I have followed the Cramér-Rao lower bound (CRLB) derivation, and I couldn't figure out why -
If $f(x; \theta)$ be a probability density with continuous parameter $\theta$, and $X_1, \dots, X_n$ be independent random variables with density $f(x; \theta)$, and $\Theta(X_1, \dots ,X_n)$ be an unbiased estimator of $\theta$.
Why does the estimator, $\Theta$, is independent of $\theta$ (the param to be estimated)?
$\Theta$ is a function of $X_1, \dots, X_n$, and in the pdf of each one of them $\theta$ appears as a param. Doesn't it imply that $\Theta$ is also dependent on $\theta$?
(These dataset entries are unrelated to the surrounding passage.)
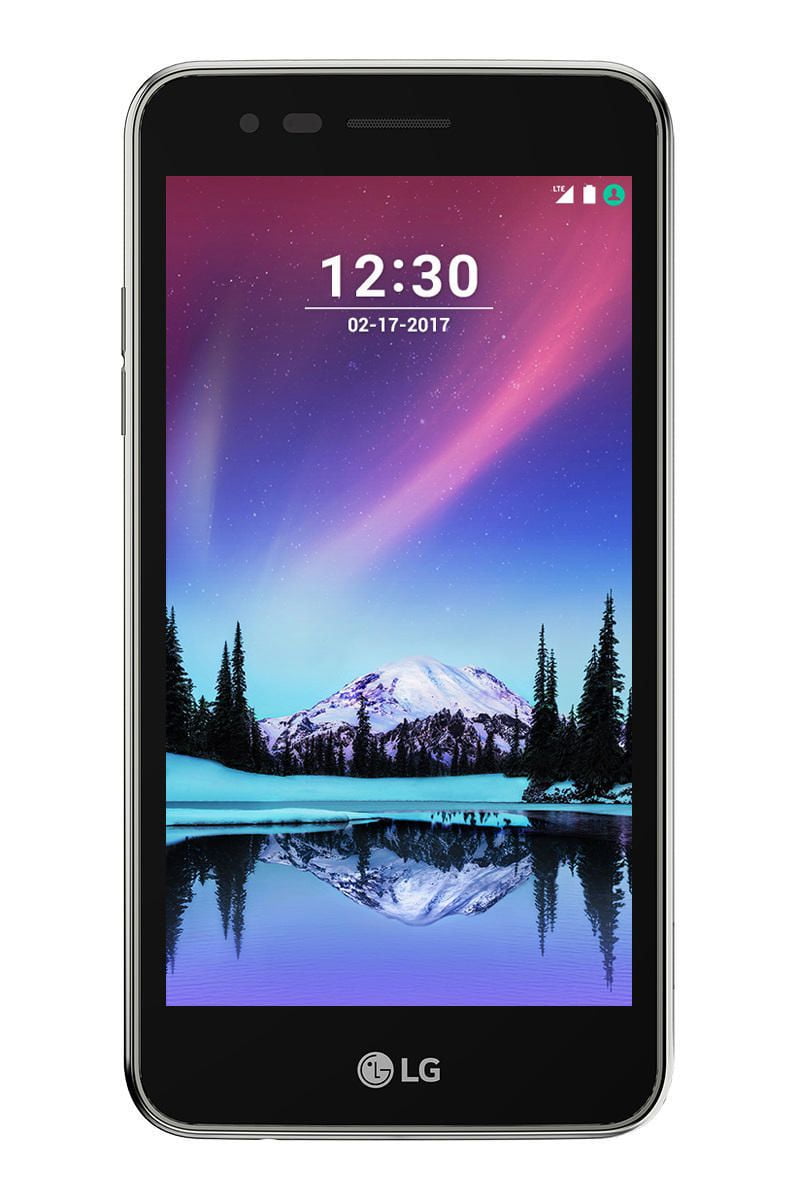 K4 (2017)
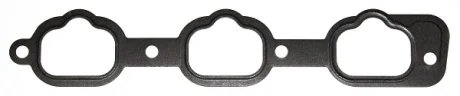 Прокладка колектора впускного MB C-class (W203)/E-class (W210) 96-02 M112 372.620 ELRING 372-620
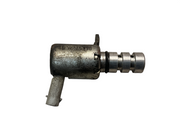 Valvula Levas VW 06K115243B
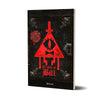 El libro de Bill - Gravity Falls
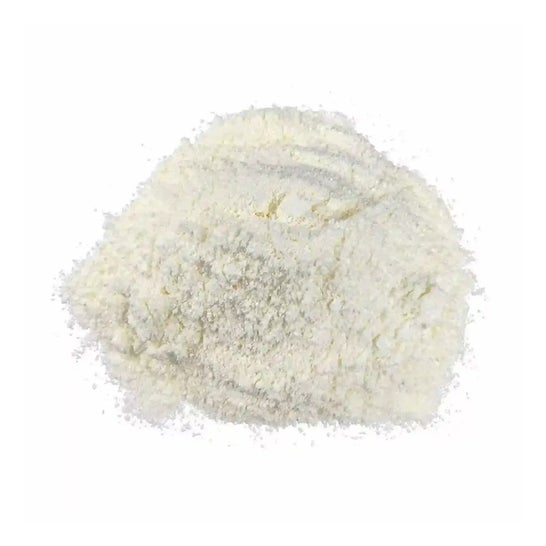 HSN L-Ornitina Alfa-Cetoglutarato en Polvo 150g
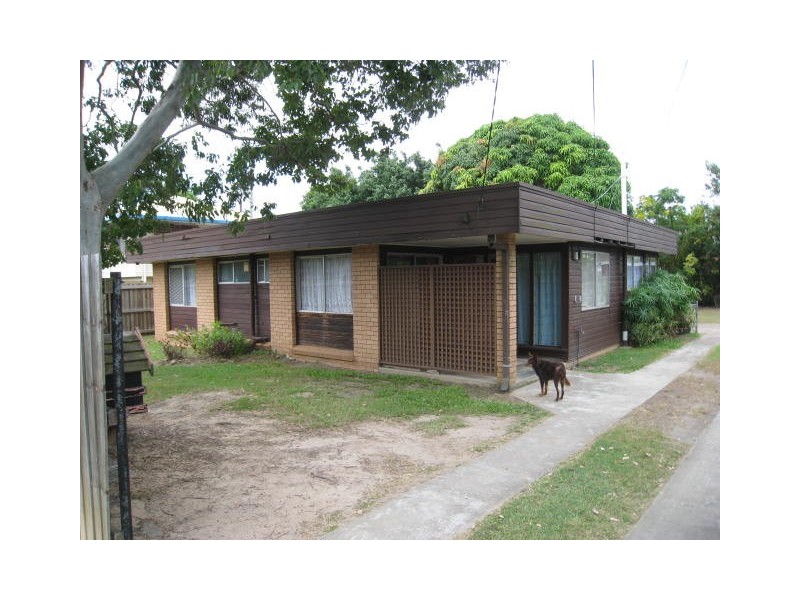 31 Snowdon Street, Kingston QLD 4114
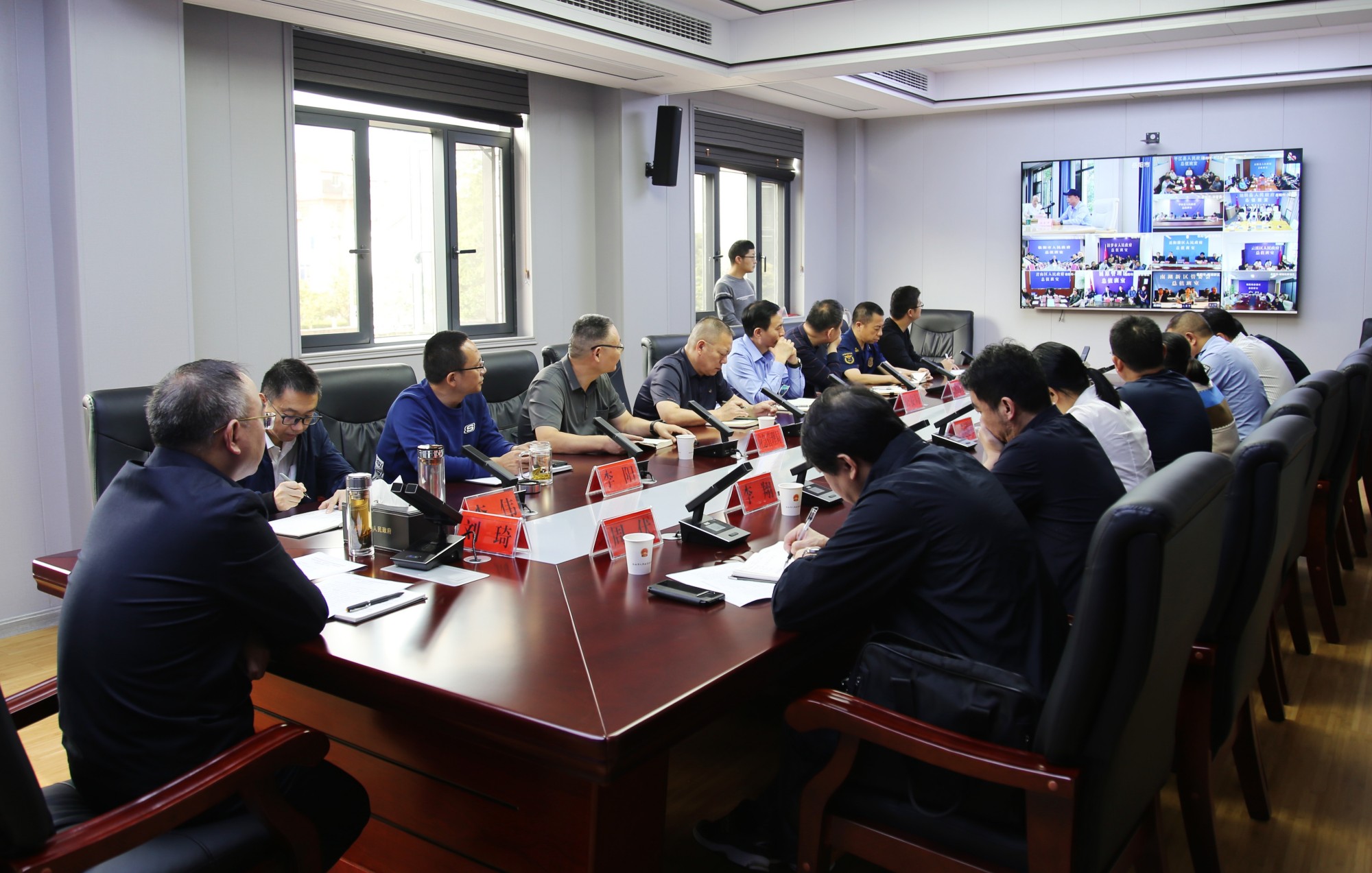 市长视频_副本.jpg 市长视频_副本.jpg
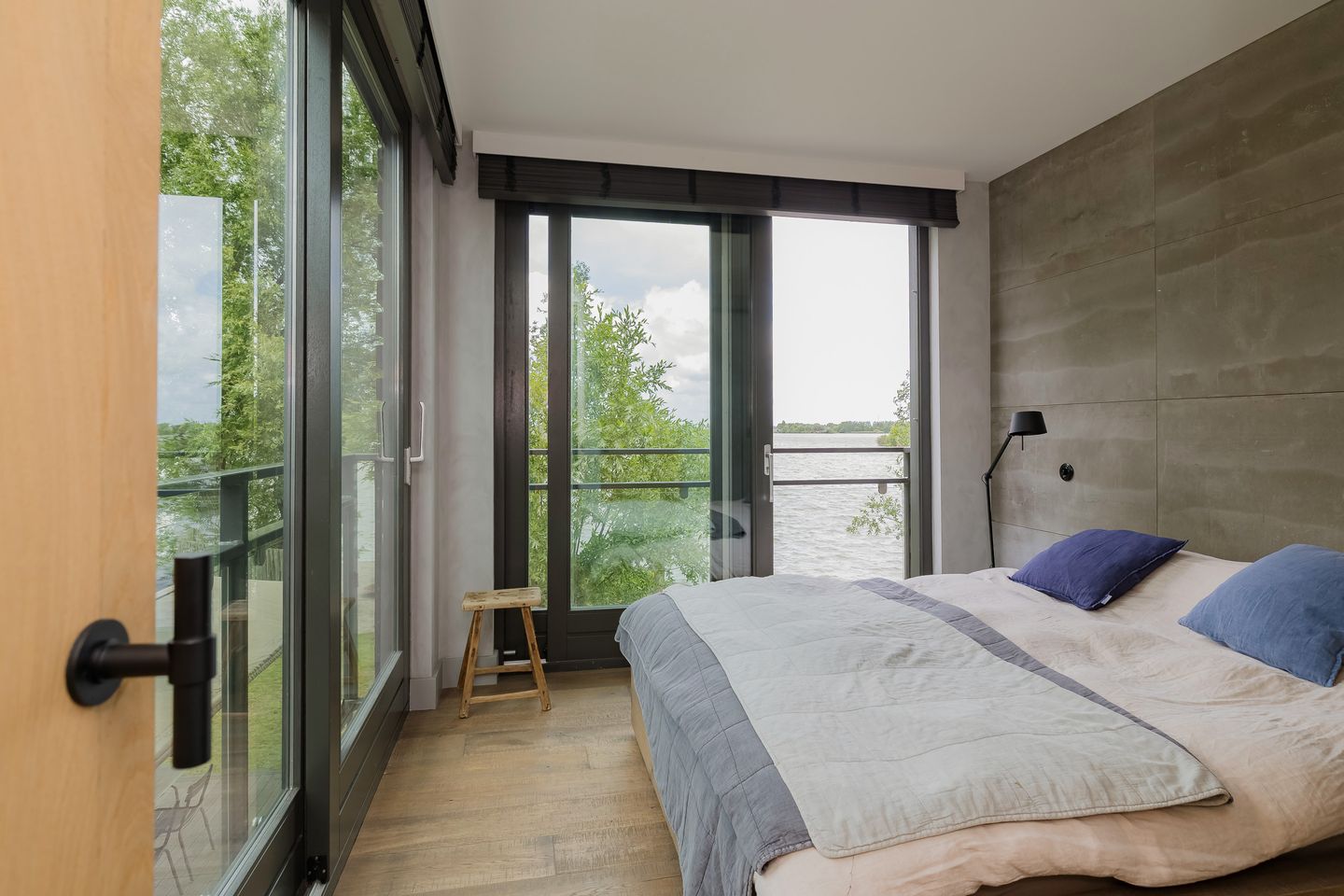 Photo 20 of Paradijsweg 102-A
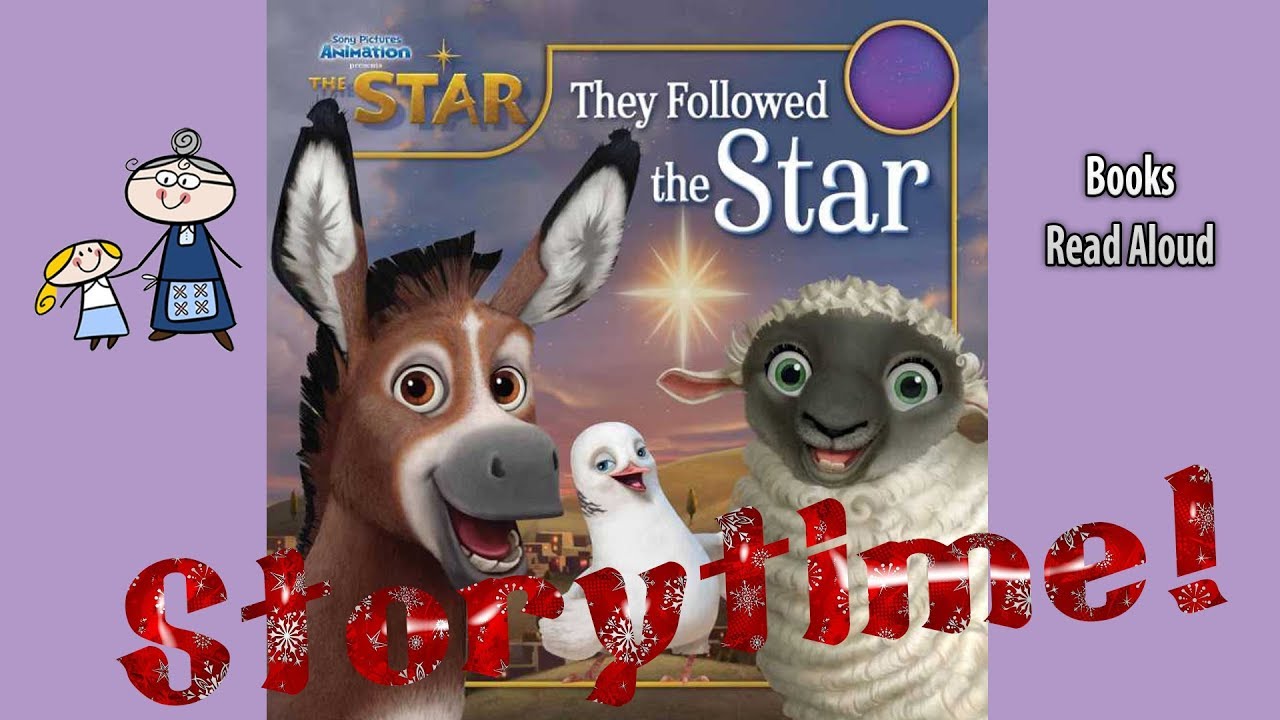 they-followed-the-star-read-aloud-christmas-story-christmas-books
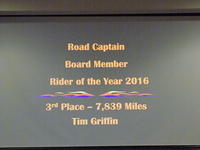 Chapter Meeting 01-06-2017 (76)
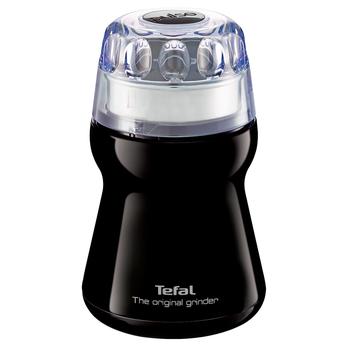 Кавомолка Tefal GT110838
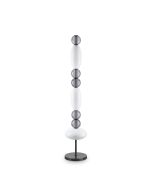 Φωτιστικό Δαπέδου LUMIERE PT Ideal Lux 314198
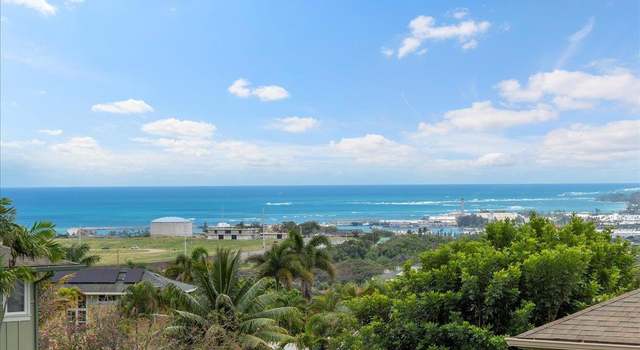 Photo of 23 Kaloaloa Way Unit 6A, Wailuku, HI 96793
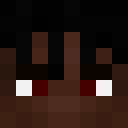 1Ely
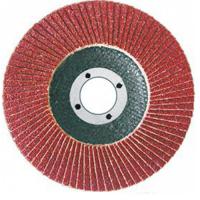 Krug lepestkovyj torcevoj konicheskij K40 20520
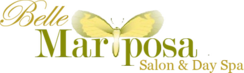 Belle Mariposa Salon and Day Spa Inc.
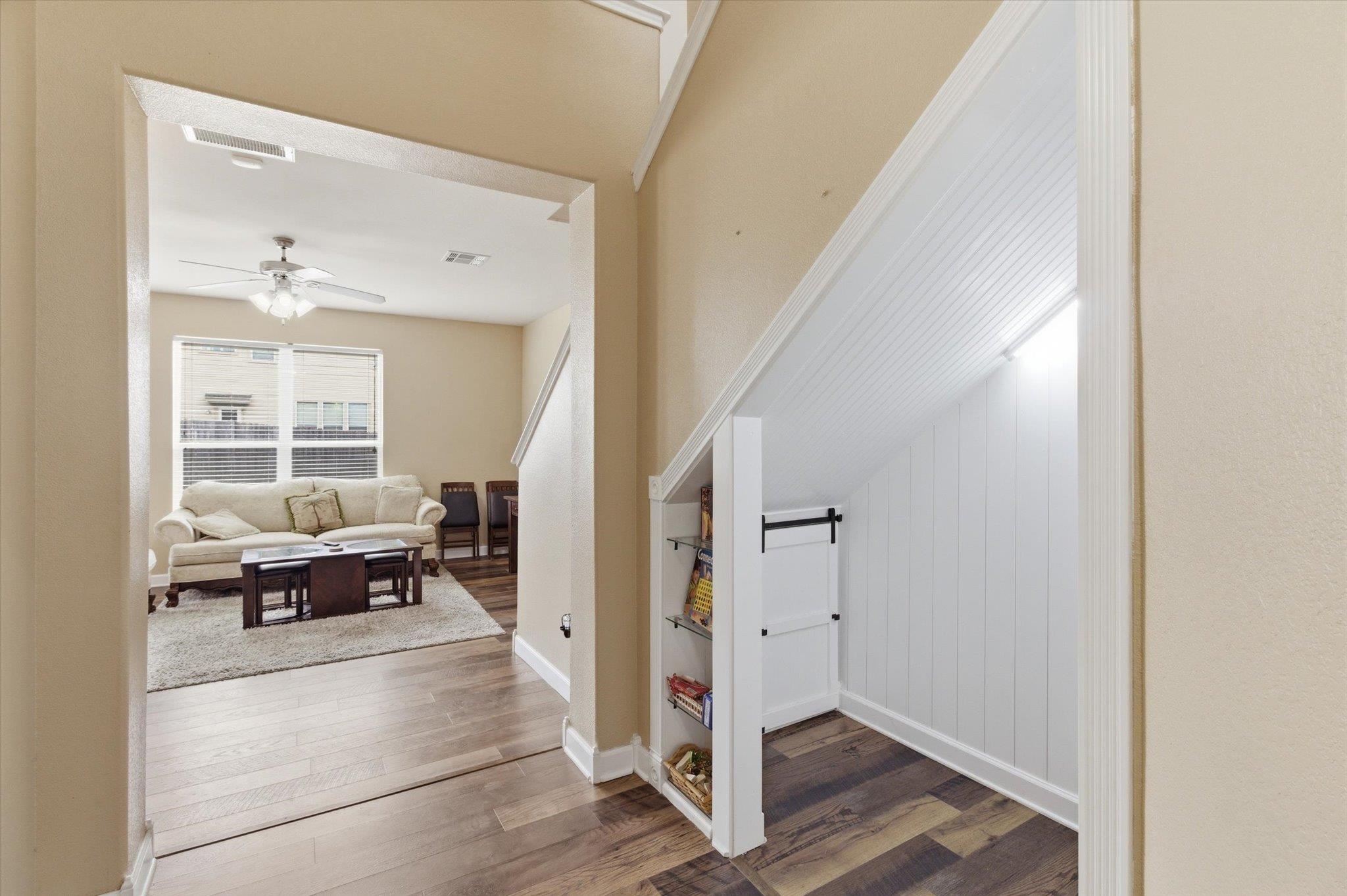 359 Bloomsbury Drive Kyle TX 78640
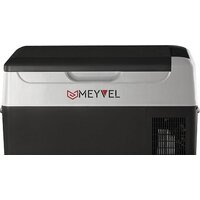 Meyvel AF-E22 Image #5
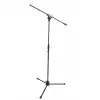 Proel RSM100BK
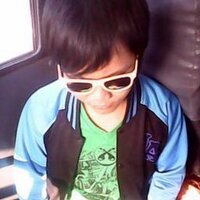 Yuli hery hery (@yuli_hary) 's Twitter Profile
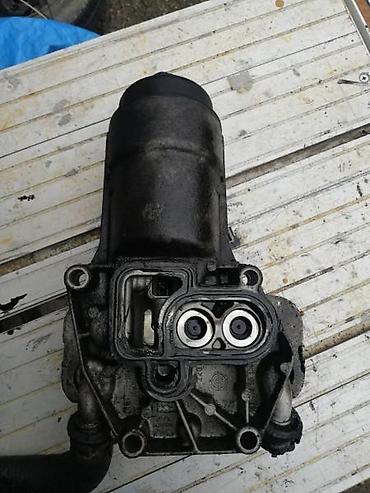 controller 12v: PUMPA ULJA ZA OPEL ASTRA G | Polovni delovi za Opel Astru G. Delovi — 1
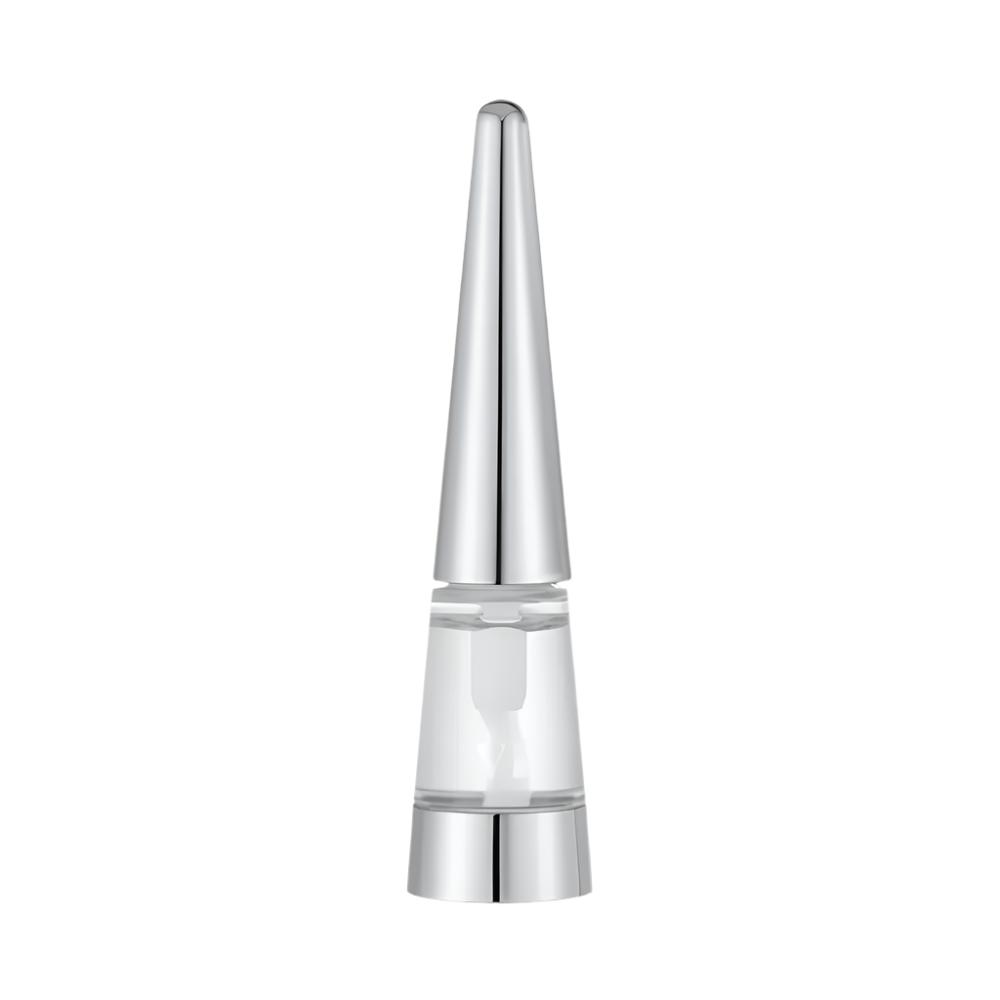 VT COSMETICS Reedle Shot Lip Plumper For Beginner/Expert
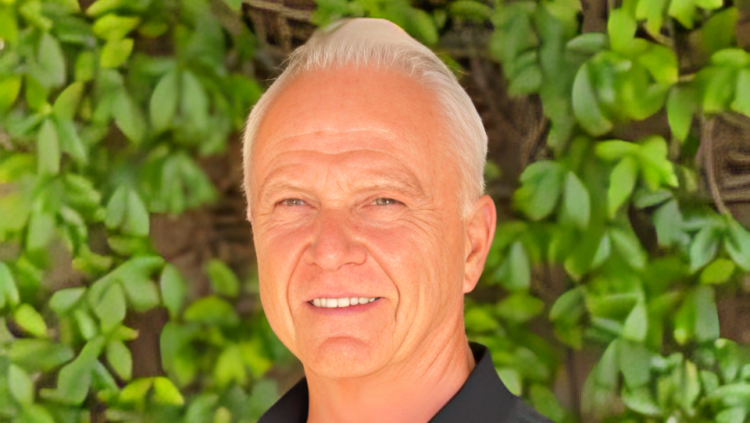 Steve Bierman on his two decades on the front lines of emergency medicine – SPCC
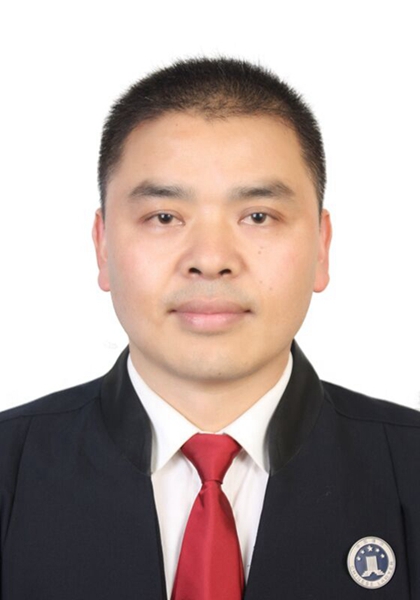 李文彬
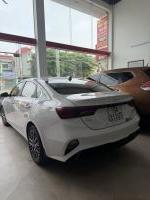 Xe Kia K3 Premium 1.6 AT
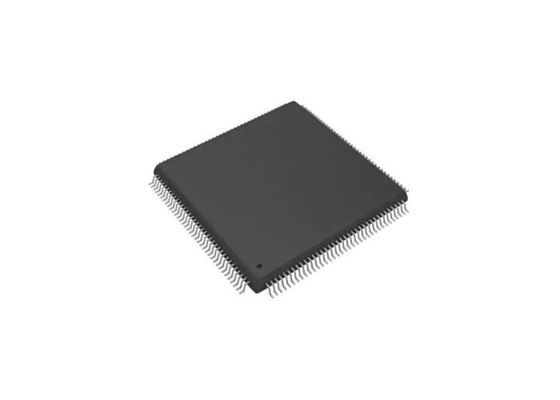 STM32U575ZGT6マイクロ制御回路MCU 160MHzマイクロ制御回路IC 144-LQFPパッケージ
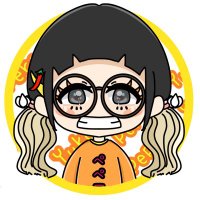ゆーこ🤡🌶 (@a_a_yhuko383838) 's Twitter Profile Photo ゆーこ🤡🌶 (@a_a_yhuko383838) 's Twitter Profile Photo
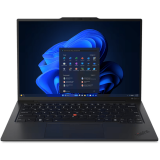 Ноутбук Lenovo ThinkPad X1 Carbon Gen 12 (21KC006GRT)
I'm not too fond of the use of the word "independent" in this context. What the author meant is that the estimator $\Theta = \Theta (X_1, \ldots , X_n)$ is a function only of the data, and not of the parameter $\theta$ to be estimated. Intuitively, we want to be able to observe $\Theta$; since $\theta$ is an unobservable (yet, estimable) quantity, we don't want to incorporate it in the definition of $\Theta$.
The fact that $\theta$ appears in the density of $X_i$ will mean that it will appear in the density of $\Theta$, but this does not mean that $\Theta$ is a function of $\theta$.